«Ninguém sabe de quanto tempo disporá a Ucrânia até que a Rússia a engula por inteiro. Ninguém sabe se, em caso de ataque a um Estado-membro da NATO, os Estados Unidos intervirão em defesa do seu aliado. Estas são as duas grandes interrogações trazidas pela presidência Trump e suscitadas pelas palavras do vice-presidente Vance e do secretário Hegseth.
A exclusão da Europa das “negociações” impostas na Arábia Saudita serve um propósito: isolar a Ucrânia e fazê-la submeter-se às condições da paz determinadas por Putin e Trump, árbitros dos superiores interesses russos e americanos e ainda fazer “pagar” o apoio recebido nos anos Biden, facultando a empresas americanas o acesso aos recursos naturais da Ucrânia dilacerada, na parte que Putin não conseguiu abocanhar.
A Europa foi surpreendida pelo regresso à anarquia na ordem internacional, inaugurada por Putin e agora apadrinhada pelos Estados Unidos. Na ordem nova conta a força e a afirmação despudorada do interesse próprio, a correlação de forças é tudo, o direito nada.
Com umas forças armadas hiperdimensionadas e com uma economia subordinada ao esforço de guerra, a Rússia será grande beneficiária de qualquer trégua precária, que lhe dê o tempo de que precisa para acabar de vez com a Ucrânia, enquanto o Ocidente, cínico ou impotente, aguarda o regresso das “forças de paz” exclusivamente compostas por soldados europeus, provavelmente em caixas de pinho.
Quem só tem um martelo não pode senão pregar pregos e a Rússia é um martelo, um exército com um país acoplado, empobrecido, mas armado, que caminha para as consequências económicas da guerra ucraniana, que serão pesadas. A paz não serve a Putin que, com Lavrov, extrairá de Trump e dos outros cómicos o que bem lhe aprouver. A Europa, que pensa a 50 anos de distância, está a experimentar o diktat americano como em 1945, e sabe que, a prazo, o diktat será russo-americano, se não for exclusivamente russo, numa reorganização global das esferas de influência com a qual a América troque a Europa pela cumplicidade da Rússia noutras geografias.
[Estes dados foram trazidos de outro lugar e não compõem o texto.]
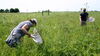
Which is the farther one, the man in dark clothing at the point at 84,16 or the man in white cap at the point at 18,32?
the man in dark clothing at the point at 84,16

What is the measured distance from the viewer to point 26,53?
20.4ft

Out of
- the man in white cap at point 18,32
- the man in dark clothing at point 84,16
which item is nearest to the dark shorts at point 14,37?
the man in white cap at point 18,32

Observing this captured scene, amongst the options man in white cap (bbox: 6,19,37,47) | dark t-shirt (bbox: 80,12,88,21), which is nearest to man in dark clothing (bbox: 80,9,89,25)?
dark t-shirt (bbox: 80,12,88,21)

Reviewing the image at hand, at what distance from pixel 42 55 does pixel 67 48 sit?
126 centimetres

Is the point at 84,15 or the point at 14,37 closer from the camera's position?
the point at 14,37

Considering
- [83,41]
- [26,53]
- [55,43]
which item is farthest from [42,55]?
[83,41]

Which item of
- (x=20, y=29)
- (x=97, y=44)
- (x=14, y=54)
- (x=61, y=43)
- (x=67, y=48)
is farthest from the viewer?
(x=97, y=44)

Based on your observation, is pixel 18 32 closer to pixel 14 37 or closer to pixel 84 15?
pixel 14 37

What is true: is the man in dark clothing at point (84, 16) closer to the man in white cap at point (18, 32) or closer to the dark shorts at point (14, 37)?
the man in white cap at point (18, 32)

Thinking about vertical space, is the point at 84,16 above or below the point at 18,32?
below

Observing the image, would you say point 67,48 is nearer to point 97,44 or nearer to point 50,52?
point 50,52

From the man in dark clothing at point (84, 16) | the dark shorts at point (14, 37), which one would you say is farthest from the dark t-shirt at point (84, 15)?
the dark shorts at point (14, 37)

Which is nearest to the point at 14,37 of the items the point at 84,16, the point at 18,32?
the point at 18,32

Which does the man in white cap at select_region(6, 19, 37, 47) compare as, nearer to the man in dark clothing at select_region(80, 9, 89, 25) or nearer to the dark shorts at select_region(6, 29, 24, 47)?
the dark shorts at select_region(6, 29, 24, 47)
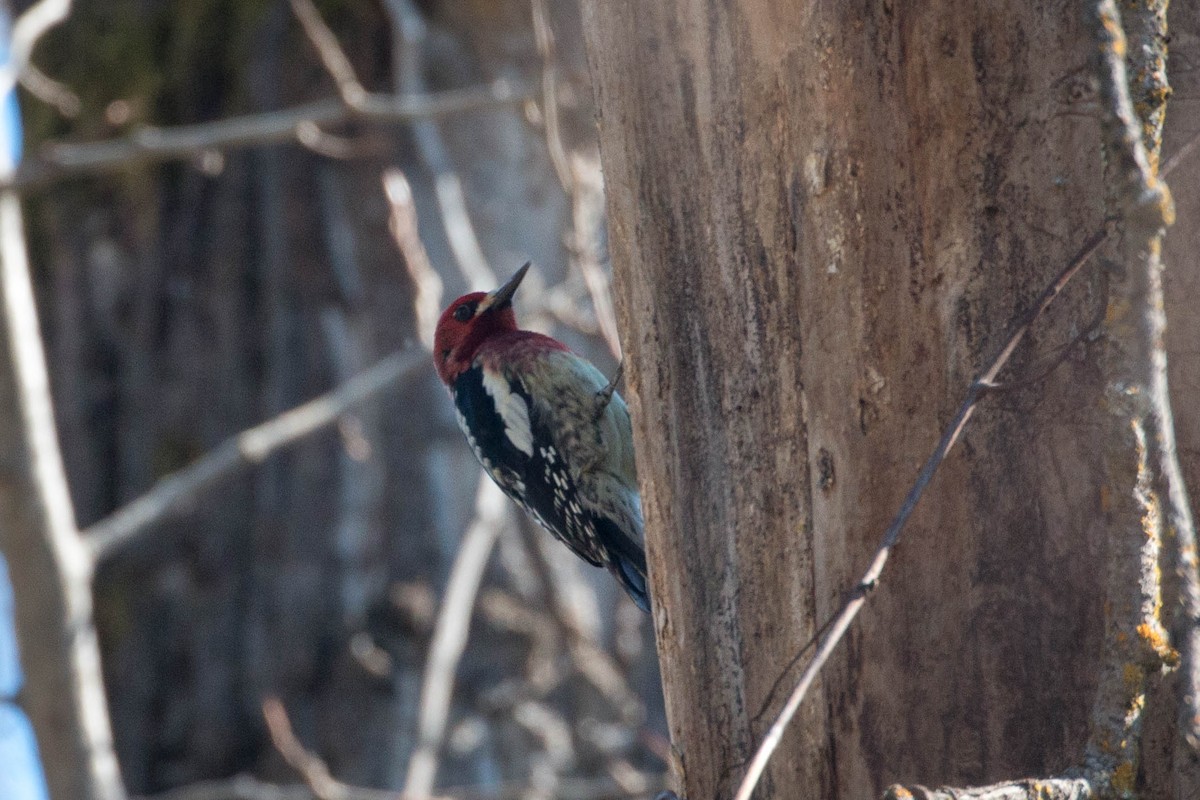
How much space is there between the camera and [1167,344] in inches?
63.7

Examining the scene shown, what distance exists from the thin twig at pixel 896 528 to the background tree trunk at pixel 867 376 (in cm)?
8

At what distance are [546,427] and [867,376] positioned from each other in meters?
2.51

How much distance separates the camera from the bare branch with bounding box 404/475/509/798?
183 inches

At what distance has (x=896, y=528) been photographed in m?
1.44

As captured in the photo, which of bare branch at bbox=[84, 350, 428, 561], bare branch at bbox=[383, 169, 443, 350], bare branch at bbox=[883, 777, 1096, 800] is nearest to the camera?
bare branch at bbox=[883, 777, 1096, 800]

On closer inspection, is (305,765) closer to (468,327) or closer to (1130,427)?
(468,327)

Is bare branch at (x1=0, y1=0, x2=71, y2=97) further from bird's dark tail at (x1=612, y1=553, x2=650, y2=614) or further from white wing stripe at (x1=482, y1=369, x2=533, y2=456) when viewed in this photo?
bird's dark tail at (x1=612, y1=553, x2=650, y2=614)

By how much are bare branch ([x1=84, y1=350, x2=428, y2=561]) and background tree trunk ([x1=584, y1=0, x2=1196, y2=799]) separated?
7.63 ft

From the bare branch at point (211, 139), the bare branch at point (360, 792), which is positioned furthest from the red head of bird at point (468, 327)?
the bare branch at point (360, 792)

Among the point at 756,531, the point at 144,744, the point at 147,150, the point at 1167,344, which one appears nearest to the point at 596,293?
the point at 147,150

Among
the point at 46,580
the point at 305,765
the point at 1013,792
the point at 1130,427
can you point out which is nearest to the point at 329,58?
the point at 46,580

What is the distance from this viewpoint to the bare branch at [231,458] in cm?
387

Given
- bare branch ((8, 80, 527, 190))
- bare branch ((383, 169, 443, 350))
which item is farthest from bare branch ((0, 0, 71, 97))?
bare branch ((383, 169, 443, 350))

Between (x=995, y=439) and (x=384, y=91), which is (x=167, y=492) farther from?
(x=995, y=439)
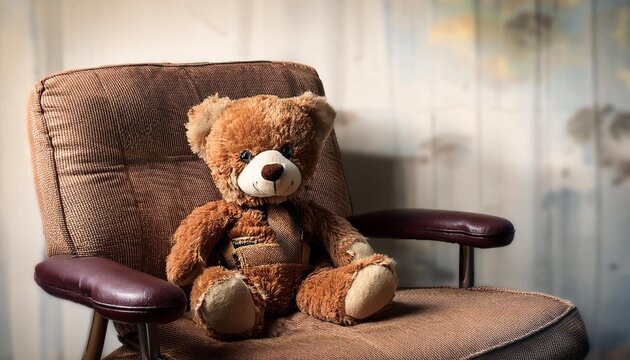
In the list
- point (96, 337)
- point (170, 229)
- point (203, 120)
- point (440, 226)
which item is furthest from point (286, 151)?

A II Guerra Mundial foi vencida pela União Soviética, uma ditadura brutal, e pelos Estados Unidos, o arsenal da democracia. A ideia de que as democracias são pacíficas mas invencíveis é um puro mito. O eixo foi derrotado pela capacidade industrial americana e pela inesgotável capacidade de sacrifício do povo russo. A Inglaterra resistiu, graças a Churchill e ao canal da Mancha. Oitenta anos volvidos, a Europa, com o seu poderio económico equivalente a dez Rússias, sem o arsenal americano, vê-se devolvida à mundivisão anterior a Pearl Harbor, mais desarmada que nunca. Até ver, não conta para nada, como se de um protetorado se tratasse.
A Polónia, que vê a tragédia checoslovaca da crise dos sudetas a repetir-se no Donbas, sabe que as fronteiras são ficções sustentadas pela dissuasão, prontas a serem mercadejadas, em nome das minorias de conveniência, sejam elas germanófilas ou russófilas. A Polónia também conhece a ordem dos pratos no banquete das grandes potências. Habituada a não poder contar senão consigo própria, vai armar-se até aos dentes. A Alemanha fará igual, repetindo 1948, quando a necessidade ditou a sua entrada apressada no clube das democracias vencedoras.
O secretário da Defesa Hegseth comparou o art. 5º do tratado NATO ao seu artigo 3º, ou seja, equiparou os deveres de financiamento das forças armadas ao princípio de que um ataque a um membro constitui um ataque à aliança, baralhando propositadamente meios e fins. Postas assim as coisas, a NATO deixou de ser a garantia americana à Europa.
Na Europa central dorme-se mal porque o passado foi ontem e nem sequer passou. Por cá, como é próprio dos aposentados do palco da História, dormimos como justos.»